The proposal comes after the Fed refused to sign onto an overhaul that another financial regulator, the Office of the Comptroller of the Currency, approved in May.
President Trump’s former comptroller, Joseph Otting, made overhauling how the 1977 law is applied a priority of his time in government. Just before leaving the agency, Mr. Otting, a one-time banker who had experienced personal run-ins with C.R.A. rules, released a final rule that would streamline it, but he failed to garner support from either the Fed or the Federal Deposit Insurance Corporation.
Critics blasted the O.C.C. plan, saying that it had been rushed and that it might allow banks to meet requirements without catering to community needs. The F.D.I.C., which had initially signed onto the proposal, dropped off for the final version. Even banking groups were concerned about the inconsistency across agencies.
There was broad agreement that the approach to bank examination needed a refresh to satisfy the law’s intent in an era of mobile banking, but the Fed differed with the O.C.C. on the details.
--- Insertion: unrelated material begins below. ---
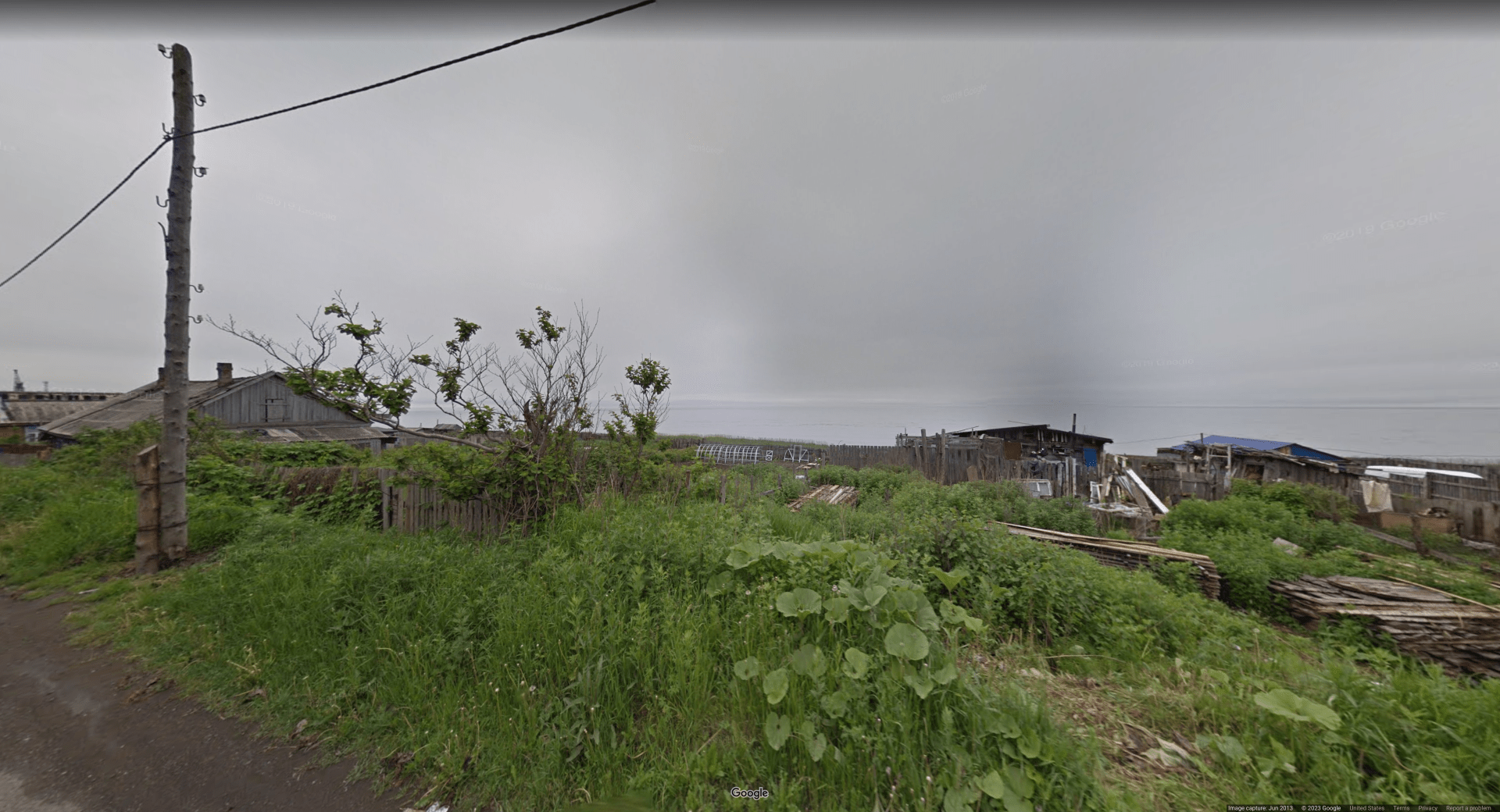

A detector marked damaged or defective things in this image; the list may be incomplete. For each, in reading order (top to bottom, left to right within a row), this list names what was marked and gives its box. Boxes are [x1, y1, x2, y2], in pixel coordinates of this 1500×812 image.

rusty metal scrap [784, 484, 856, 512]
rusty metal scrap [994, 525, 1219, 600]
rusty metal scrap [1262, 575, 1500, 681]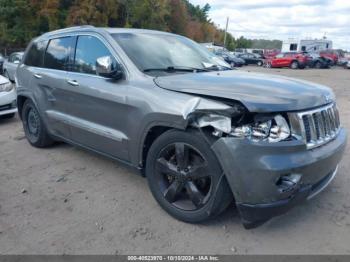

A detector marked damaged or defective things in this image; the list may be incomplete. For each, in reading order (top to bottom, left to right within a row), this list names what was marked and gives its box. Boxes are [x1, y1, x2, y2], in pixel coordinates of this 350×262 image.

Lael Brainard, a Fed governor, and central bank staff members had been examining the law themselves and, with the approval of the Fed chair, Jerome H. Powell, drafted their own proposal, which the central bank unveiled on Monday.
The Fed’s suggestion takes a more piece-by-piece approach to applying the Community Reinvestment Act. It would clarify metrics that would be used to oversee lending, tailored to community conditions and based on existing data, while taking a qualitative approach on activities that are hard to boil down to numbers, like retail services. It is now open to a 120-day comment period.
Randal K. Quarles, the Fed’s vice chair for supervision, signed off on the proposal, noting that it “seeks feedback on several approaches designed to make the rules clearer, more transparent, and less subjective.”
He said he hoped the preliminary effort “will be an important step toward achieving consistency across the three banking agencies.”